Re: [HACKERS] [GENERAL] Invalid unicode in COPY problem

2005-05-08 Thread John Hansen
Tatsuo Ishii wrote:
 Sent: Sunday, May 08, 2005 3:31 PM
 To: John Hansen
 Cc: [EMAIL PROTECTED]; pgsql-general@postgresql.org; 
 pgsql-hackers@postgresql.org
 Subject: Re: [HACKERS] [GENERAL] Invalid unicode in COPY problem
 
  Tatsuo Ishii wrote:
   Sent: Sunday, May 08, 2005 12:01 PM
   To: [EMAIL PROTECTED]
   Cc: pgsql-general@postgresql.org; pgsql-hackers@postgresql.org
   Subject: Re: [HACKERS] [GENERAL] Invalid unicode in COPY problem
   
   We have developed patches which relaxes the character 
 validation so 
   that PostgreSQL accepts invalid characters. It works like this:
  
  That is just plain 100% wrong!!
 
  Under no circumstances should there be invalid data in a database.
  And if you're trying to make a database of invalid data, 
 then at least 
  encode it using a valid encoding.
  
  In fact, I've proposed strengthening the validation 
 routines for UTF-8.
 
 Actually I myself thought as you are before. Later I found 
 that it was not so good idea. People already have invalid 
 encoded data in their precious database and have very hard 
 time to migrate to newer version of PostgreSQL because of 
 encoding validation.
 
 Think about this kind of situation:
 
 There is a table t1(member_id integer primary key, 
 member_name text, address text, phone text, email text). I 
 have to reach each member by either adress, phone or email. 
 Unfortunately some of address field have wrong encoded data. 
 In this case I will use phone or email to reach them. 
 
 Now I need to upgrade to newer PostgreSQL within 1 day. I 
 know I have to fix wrong encoded field but it will take more 
 than 1 day. So I would like to import the data first then fix 
 wrong encoded field on running database since I can reach 
 members by phone or email even with wrong encoded address field...

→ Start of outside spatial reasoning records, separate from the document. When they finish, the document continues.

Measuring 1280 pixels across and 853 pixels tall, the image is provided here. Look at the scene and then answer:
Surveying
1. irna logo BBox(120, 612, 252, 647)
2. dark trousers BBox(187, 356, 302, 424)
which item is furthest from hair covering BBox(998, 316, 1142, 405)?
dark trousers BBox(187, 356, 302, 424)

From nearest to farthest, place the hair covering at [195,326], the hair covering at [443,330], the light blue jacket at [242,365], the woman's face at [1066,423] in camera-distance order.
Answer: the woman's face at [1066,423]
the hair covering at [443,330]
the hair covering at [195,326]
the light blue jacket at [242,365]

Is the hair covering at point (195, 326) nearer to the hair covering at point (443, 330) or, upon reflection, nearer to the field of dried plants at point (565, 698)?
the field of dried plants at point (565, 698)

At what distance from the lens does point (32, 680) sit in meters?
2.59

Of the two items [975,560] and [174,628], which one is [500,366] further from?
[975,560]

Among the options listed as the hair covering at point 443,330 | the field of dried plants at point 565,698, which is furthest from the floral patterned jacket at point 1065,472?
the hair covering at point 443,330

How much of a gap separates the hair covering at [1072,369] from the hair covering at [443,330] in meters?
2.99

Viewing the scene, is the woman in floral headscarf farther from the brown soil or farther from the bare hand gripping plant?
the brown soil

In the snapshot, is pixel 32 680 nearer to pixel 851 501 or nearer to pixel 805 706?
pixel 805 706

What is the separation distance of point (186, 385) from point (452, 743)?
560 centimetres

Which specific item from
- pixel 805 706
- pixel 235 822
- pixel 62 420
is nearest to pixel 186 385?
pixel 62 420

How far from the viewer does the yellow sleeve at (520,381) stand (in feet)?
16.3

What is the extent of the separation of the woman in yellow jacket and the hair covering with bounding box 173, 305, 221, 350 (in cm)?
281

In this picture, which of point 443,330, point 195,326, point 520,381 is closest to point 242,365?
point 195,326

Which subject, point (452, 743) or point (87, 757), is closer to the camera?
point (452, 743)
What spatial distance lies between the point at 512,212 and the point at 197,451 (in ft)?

Actually would be very simple, create function isvalidutf8(text) in your
preferred language.
C source is available from unicode.org.
Create function converttoutf8(text) using whatever code is required to
transform the _wrong_ encoding (SQL_ASCII - UTF8 for instance) to
utf-8.
Update table set field=converttoutf8(field) where !isvalidutf8(field);

Now sit back and relax while your invalid data is converted to utf-8.

When done, pg_dump the database, upgrade, and reload.

This should take less than a day.

 I saw this kind of situation in the real world and that's why 
 we developed the patches.
 --
 Tatsuo Ishii
 
 

---(end of broadcast)---
TIP 2: you can get off all lists at once with the unregister command
(send unregister YourEmailAddressHere to [EMAIL PROTECTED])


Re: [HACKERS] [GENERAL] Invalid unicode in COPY problem

2005-05-08 Thread Tino Wildenhain
Am Sonntag, den 08.05.2005, 14:30 +0900 schrieb Tatsuo Ishii:
...
 Actually I myself thought as you are before. Later I found that it was
 not so good idea. People already have invalid encoded data in their
 precious database and have very hard time to migrate to newer version
 of PostgreSQL because of encoding validation.
...
 Now I need to upgrade to newer PostgreSQL within 1 day. I know I have
 to fix wrong encoded field but it will take more than 1 day. So I
 would like to import the data first then fix wrong encoded field on
 running database since I can reach members by phone or email even with
 wrong encoded address field...

Well, if you are so in a hurry you better not migrate. Postgres is
proud of validating the input and to have no invalid data. So if
you have invalid data, better fix it.

 I saw this kind of situation in the real world and that's why we
 developed the patches.

Why not developing a helper for contrib to help reencoding the
database instead?

Regards
Tino


---(end of broadcast)---
TIP 2: you can get off all lists at once with the unregister command
(send unregister YourEmailAddressHere to [EMAIL PROTECTED])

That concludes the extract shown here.